* **SELECTED EXTRACT**
28 February, 2005

Cottony Blanket

...you blinded my eyes/ You tricked me with visions of paradise....

And the snow comes down, swirling with the southern winds that bring it, rushing earthward in blinding blaze of white, coating dingy bleakness of cityscape.

The Questing Sniff is delighted by the first few minutes of our snowflake-studded promenade, quickly tires of wet in eyes and between toes. Brandishing a shovel, I attack the neighbor's walkway, my driveway, our street.

I stayed up most of the night, waiting for this. I'll be up most of the night, watching it.

(Snowblind; STYX)

27 February, 2005

Shape Up

...I got chills, they're multiplyin', and I'm losin' control....

I combat the Overly Intellectual content of the previous post with something deserving the designation of Trivial And Innane. Which is what I expect you've come to expect from Ms. Primarily Decorative, unless I've been even more naked than I realize.

It's about my ass. Which is, in most estimations, fairly shapely. However.

I stepped on a scale (for the first time since a toddler broke the last one using it as a stepstool repeatedly) and discovered that twenty-five extra pounds have mysteriously attached themselves to my person.

I never noticed because I've been sitting on them.

Now, I won't whinge, whine, or ask if this dress makes me look fat (yes, gentlemen, you're right, there IS no good answer- you lose no matter what) but I was watching Leno the other night, and his guest was fabulously intelligent, a self-made woman, a big time producer, a one-woman industry. She looked wonderful.

I make no comparisons. She has a full-time trainer, a full-time nutritionist, a full-time chef...and why shouldn't she? But still.

When my ass is bigger than Oprah's, I think it's safe to say I officially Have A Problem.

(You're The One That I Want; John Travolta/Olivia Newton-John; Grease)

23 February, 2005

Blink, Wink

...I've got something I can laugh about....

Add these to the list of reasons why it's better:

Because you can do it even if you think you’re too tired to do it.

Because once you start, it’s hard to stop, and that’s a GOOD thing.

Because even if you start alone, chances are others will join in quickly.

and

Because you can do it for a long, long time without getting the least bit sticky.


What you do with your face is important. In the National Geographic special I watched last night, a guard at the Tomb of The Unknown Soldier spoke about how people told him he started to look 'mean'. He didn't mean to look mean, but because his face 'assumed the position', it became habitual. I submit that his outlook also changed.

* **WORK TO BE COMPLETED**
Retype the blog posts word for word between "I combat the" and "fairly shapely. However.", inclusive. The items after the blog posts can be left aside, since nothing here depends on them.

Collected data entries
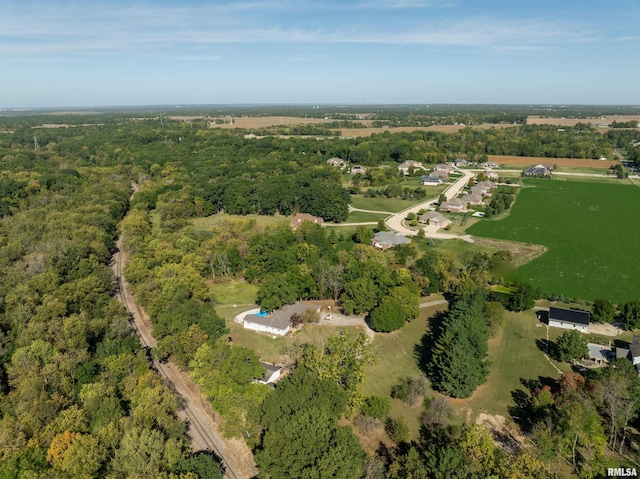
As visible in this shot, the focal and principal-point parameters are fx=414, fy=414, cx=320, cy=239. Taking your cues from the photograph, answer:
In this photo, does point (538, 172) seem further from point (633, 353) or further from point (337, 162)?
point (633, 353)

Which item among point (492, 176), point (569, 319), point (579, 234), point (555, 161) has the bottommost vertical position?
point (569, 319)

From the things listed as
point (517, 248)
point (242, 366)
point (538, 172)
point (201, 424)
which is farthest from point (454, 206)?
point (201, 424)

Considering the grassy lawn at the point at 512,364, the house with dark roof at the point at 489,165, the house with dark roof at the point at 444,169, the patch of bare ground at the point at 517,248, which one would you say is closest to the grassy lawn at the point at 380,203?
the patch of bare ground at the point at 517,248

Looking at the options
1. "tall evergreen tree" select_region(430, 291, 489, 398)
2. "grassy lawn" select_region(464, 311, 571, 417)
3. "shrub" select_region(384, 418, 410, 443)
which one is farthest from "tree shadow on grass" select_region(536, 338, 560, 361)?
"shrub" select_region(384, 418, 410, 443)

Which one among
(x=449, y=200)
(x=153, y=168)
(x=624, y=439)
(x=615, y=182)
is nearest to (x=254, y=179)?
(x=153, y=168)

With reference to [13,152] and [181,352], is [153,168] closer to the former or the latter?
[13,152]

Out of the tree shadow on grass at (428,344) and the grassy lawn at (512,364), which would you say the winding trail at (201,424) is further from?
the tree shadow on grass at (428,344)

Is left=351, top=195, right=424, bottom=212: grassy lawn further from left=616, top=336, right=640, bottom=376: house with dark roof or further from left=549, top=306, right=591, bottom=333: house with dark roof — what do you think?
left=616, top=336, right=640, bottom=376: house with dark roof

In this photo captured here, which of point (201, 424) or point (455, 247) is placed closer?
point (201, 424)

==

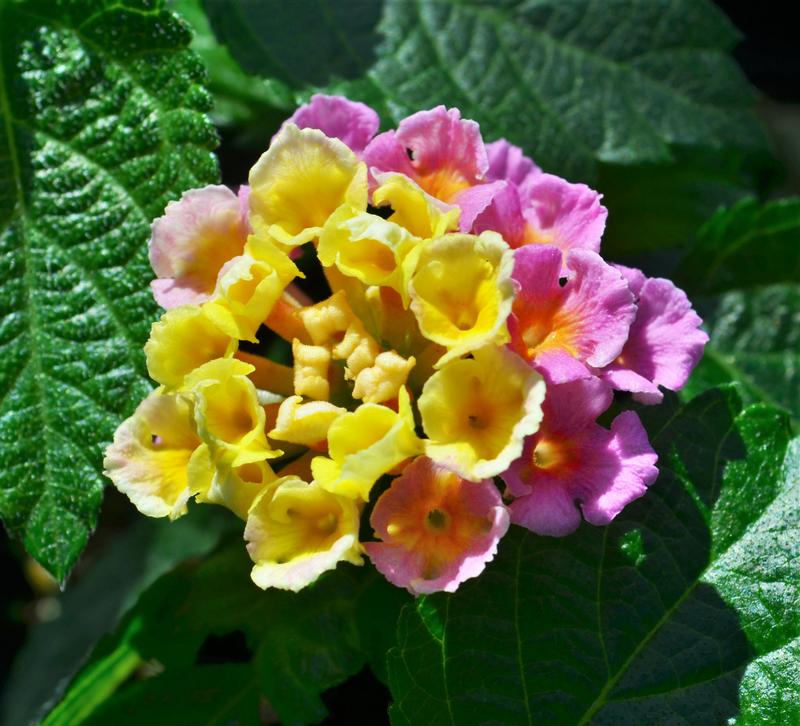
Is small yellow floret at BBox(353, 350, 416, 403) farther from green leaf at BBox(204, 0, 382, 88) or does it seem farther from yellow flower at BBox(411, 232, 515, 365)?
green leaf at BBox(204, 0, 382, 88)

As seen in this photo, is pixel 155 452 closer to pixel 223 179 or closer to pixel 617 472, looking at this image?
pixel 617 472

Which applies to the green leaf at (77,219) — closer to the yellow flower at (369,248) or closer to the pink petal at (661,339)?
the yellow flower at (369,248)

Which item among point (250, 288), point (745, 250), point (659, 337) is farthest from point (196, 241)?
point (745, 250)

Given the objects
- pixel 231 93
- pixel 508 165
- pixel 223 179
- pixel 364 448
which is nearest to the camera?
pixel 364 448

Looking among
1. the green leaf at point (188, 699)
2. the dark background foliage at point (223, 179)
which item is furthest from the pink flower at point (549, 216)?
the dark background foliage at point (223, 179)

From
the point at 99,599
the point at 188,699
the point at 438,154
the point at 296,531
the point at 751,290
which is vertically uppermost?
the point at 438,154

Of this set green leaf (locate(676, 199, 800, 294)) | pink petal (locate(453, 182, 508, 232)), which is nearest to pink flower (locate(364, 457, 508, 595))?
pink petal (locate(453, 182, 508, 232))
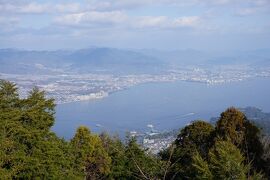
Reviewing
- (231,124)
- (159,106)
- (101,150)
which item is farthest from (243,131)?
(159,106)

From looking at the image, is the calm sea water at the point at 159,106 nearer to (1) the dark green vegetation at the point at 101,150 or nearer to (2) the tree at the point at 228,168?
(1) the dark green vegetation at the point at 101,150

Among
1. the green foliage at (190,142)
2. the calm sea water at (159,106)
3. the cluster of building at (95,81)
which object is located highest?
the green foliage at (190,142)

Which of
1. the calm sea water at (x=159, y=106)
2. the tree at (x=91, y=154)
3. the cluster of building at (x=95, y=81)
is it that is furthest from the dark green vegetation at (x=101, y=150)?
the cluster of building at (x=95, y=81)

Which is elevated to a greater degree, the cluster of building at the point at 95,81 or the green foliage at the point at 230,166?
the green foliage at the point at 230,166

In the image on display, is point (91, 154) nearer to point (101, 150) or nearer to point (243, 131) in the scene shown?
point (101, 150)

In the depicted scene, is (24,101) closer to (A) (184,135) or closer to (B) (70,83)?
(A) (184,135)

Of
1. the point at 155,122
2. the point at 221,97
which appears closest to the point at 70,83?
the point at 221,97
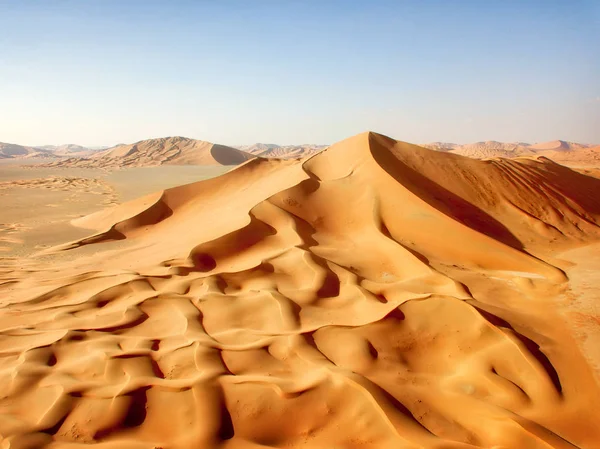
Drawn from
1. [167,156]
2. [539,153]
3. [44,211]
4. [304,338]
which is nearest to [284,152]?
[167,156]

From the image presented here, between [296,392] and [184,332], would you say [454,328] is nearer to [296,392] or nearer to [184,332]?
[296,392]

...

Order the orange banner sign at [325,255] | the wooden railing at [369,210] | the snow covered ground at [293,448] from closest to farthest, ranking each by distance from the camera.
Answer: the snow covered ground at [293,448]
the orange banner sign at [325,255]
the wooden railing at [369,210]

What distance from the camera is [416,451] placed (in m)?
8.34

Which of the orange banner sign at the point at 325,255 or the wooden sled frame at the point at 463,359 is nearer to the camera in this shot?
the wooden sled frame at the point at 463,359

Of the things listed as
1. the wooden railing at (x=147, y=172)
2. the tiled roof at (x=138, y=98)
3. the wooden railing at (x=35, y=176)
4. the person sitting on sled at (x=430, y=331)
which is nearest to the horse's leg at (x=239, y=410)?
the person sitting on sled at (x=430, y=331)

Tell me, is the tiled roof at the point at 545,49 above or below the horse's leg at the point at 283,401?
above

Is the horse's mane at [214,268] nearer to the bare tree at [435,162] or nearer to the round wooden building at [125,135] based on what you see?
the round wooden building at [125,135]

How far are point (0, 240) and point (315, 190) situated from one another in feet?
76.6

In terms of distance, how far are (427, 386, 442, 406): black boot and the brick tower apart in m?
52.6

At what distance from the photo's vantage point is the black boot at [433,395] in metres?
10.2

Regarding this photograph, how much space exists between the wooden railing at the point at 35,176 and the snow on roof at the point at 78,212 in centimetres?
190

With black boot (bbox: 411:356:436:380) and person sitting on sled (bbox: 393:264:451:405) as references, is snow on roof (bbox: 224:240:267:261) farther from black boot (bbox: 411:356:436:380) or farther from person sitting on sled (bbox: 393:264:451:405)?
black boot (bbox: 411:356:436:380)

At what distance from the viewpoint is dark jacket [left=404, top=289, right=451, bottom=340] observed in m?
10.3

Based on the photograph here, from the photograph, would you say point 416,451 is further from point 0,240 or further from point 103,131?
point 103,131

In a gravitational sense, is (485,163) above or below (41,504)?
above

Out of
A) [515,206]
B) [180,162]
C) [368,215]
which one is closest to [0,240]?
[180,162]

* **RESULT**
I combat the Overly Intellectual content of the previous post with something deserving the designation of Trivial And Innane. Which is what I expect you've come to expect from Ms. Primarily Decorative, unless I've been even more naked than I realize.

It's about my ass. Which is, in most estimations, fairly shapely. However.